Governance, Risk & Compliance (GRC)
GRC is a discipline that aims to synchronize information and activity across governance, risk management and compliance in order to operate more efficiently, enable effective information sharing, more effectively report activities and avoid wasteful overlaps.
Let’s keep this simple: Take whatever GRC use case you want, we don’t dictate what you can and can’t do. Start with our baseline configurations to get your solution up and running fast. Use drag-and-drop, self-serve tools that let users enhance these configurations to best meet their requirements.
- Audit Management
- Policy Management
- Business Continuity
- Regulatory Change
- Enterprise Risk Management
- Exception Management
- Incident management
- Vendor Risk Management
Built for Change
Most GRC platforms are outdated before they’re fully implemented. That’s because vendors usually ask for all requirements upfront and hardwire dependencies during the initial design. Not Rsam. Our platform can adapt to any change you throw its way. Your modules all draw from a single, centralized repository built in a relational architecture. That means you can make changes without fear of breaking dependencies.
Demonstrate Value Quickly
Deploy an out-of-the-box, turnkey baseline configuration that addresses your most urgent use case within 30 days and iterate from there. With Rsam, you can also easily customize the baseline to meet your own unique needs. Iterate each step of the way until you reach 100% of your requirements. This keeps your implementation manageable and moving forward.

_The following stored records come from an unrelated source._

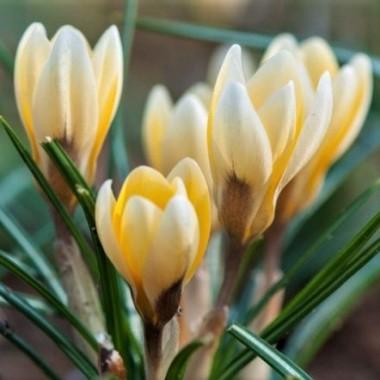 Крокус ранневесенний Romance (6 луковиц) описание, отзывы, характеристики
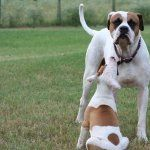American Bulldog free wallpapers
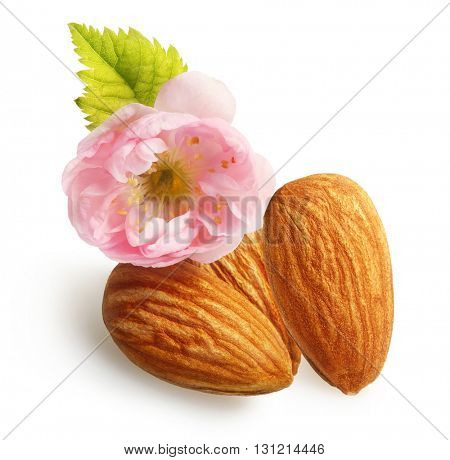 Almonds nuts with flower isolated on white background.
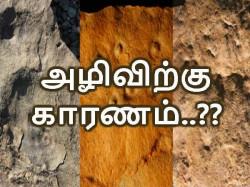முதல் வெகுஜன இன அழிவிற்கு காரணம் என்னவென்று தெரியுமா..?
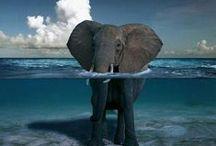 Elephants / by Kathryn Janeway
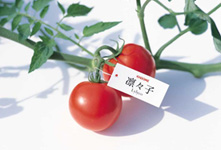 Lylyco, tomatoes for juice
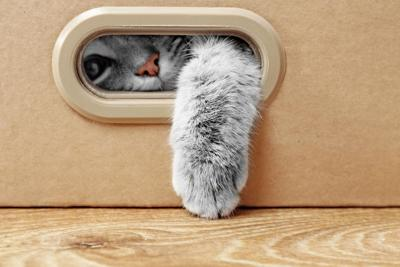 Value and Variety Are Key for Cat Toy Sales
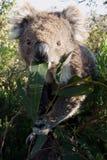 Feche acima do koala imagem de stock royalty free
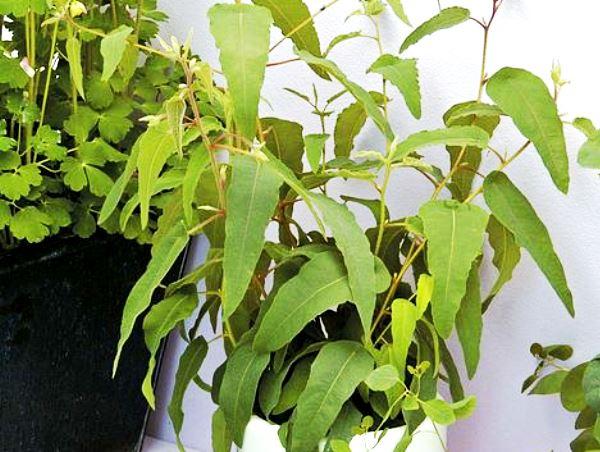 Эвкалипт лимонный флагман из семян выращивать дома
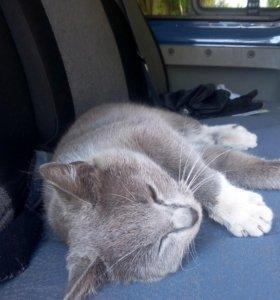 Серо-белая кошка 1,5 лет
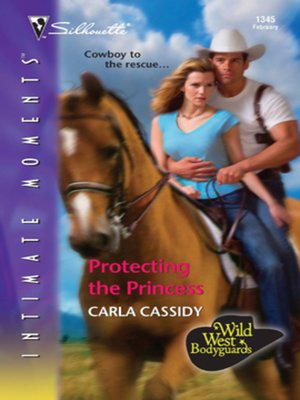 cover image of Protecting the Princess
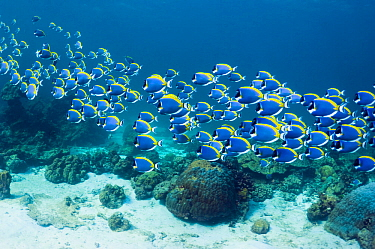 Powder blue surgeonfish (Acanthurus leucosternon), large school swimming, Andaman Sea, Thailand.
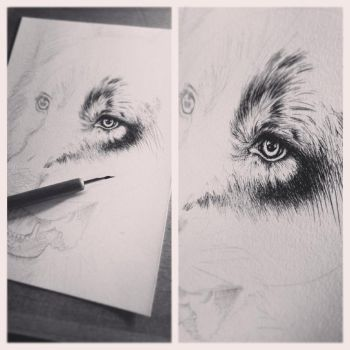 WIP wolf.. by PoisonIky
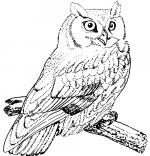 Horned Owl coloring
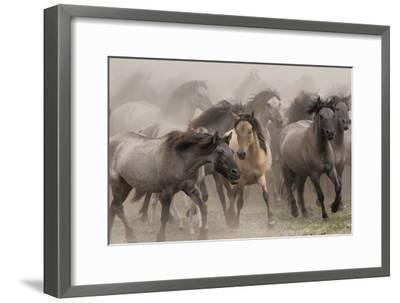 Wildpferde-Dieter Uhlig-Framed Photographic Print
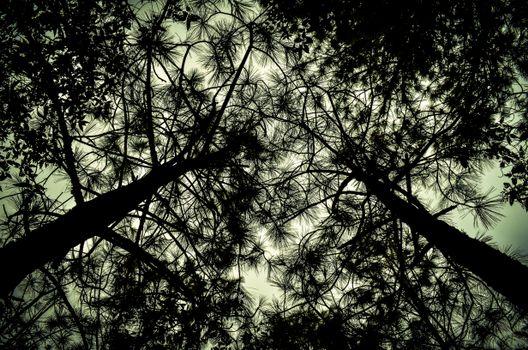 Фото бесплатно деревья, вид снизу, ветки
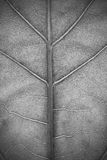 Structure of plant leaf close-up in monochrome Stock Photography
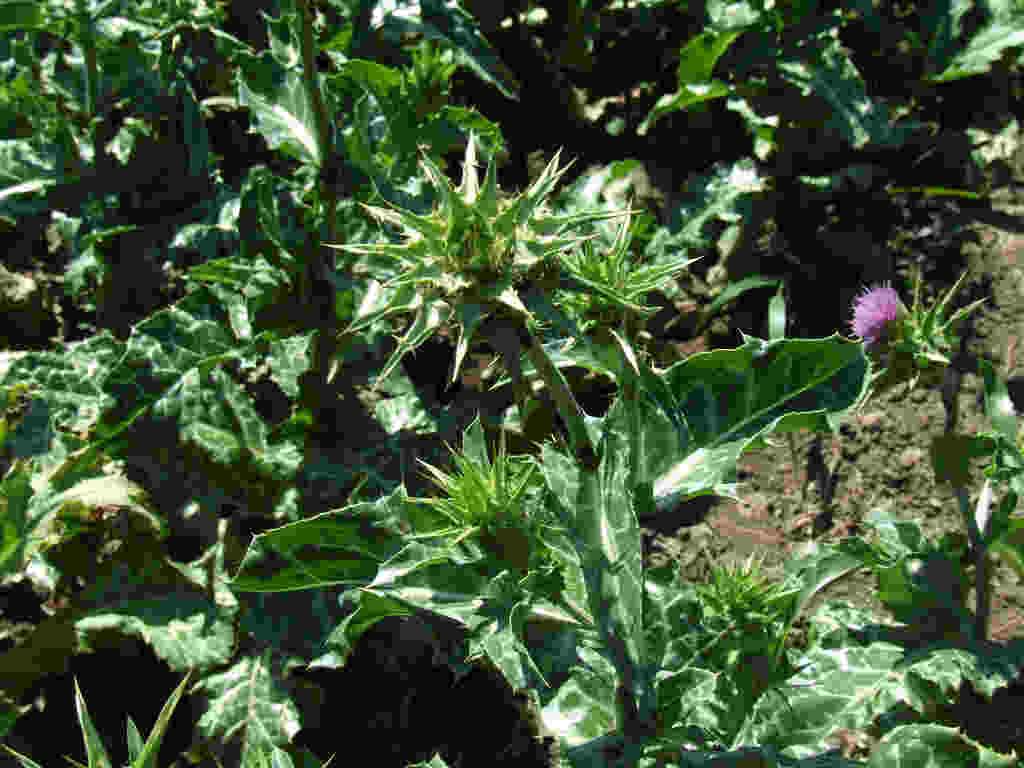 Расторопша агротехника выращивания 87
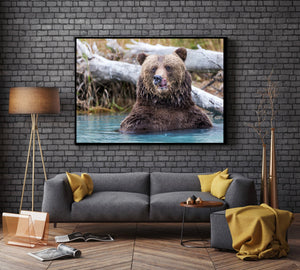 Coastal Brown Bear Close up photography print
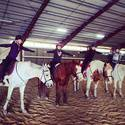 Intro to Horses Day Camp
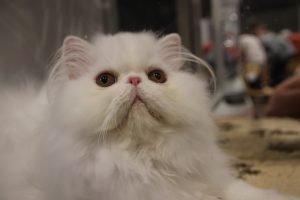 persian cat-white facing forward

Puts Control in Your Hands
Your GRC program is unique to your organization – and Rsam thinks it should stay that way. We give you control over what modules you want to implement and in what order. There is no custom coding or expensive rework if you change your mind. Rsam’s relational architecture leverages a central database so you can build new use cases at your own speed. You save time, resources and money.

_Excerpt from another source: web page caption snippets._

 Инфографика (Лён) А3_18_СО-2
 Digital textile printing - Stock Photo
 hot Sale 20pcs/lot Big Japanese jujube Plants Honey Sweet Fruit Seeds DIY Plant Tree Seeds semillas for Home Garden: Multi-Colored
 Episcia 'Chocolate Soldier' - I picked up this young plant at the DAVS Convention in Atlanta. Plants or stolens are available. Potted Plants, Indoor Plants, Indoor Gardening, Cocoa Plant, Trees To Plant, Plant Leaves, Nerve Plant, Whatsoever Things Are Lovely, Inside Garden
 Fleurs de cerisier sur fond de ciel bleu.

Rsam can help you transform GRC from ugly to elegant in 30 days. We keep it simple. Start with your highest priority modules. Add on as you go with a spectrum of modules to meet the most demanding requirements. Whether you need to build an integrated Security Incident Response Platform (SIRP) or get a better handle on your Vulnerabilities, Rsam can help. Rsam’s modules facilitate proactive measures and controls to fill gaps, with comprehensive workflows that trigger fast response.
The Vendor Risk Manager enables organizations to adopt a comprehensive approach to vendor risk that completely addresses their risk and compliance demands.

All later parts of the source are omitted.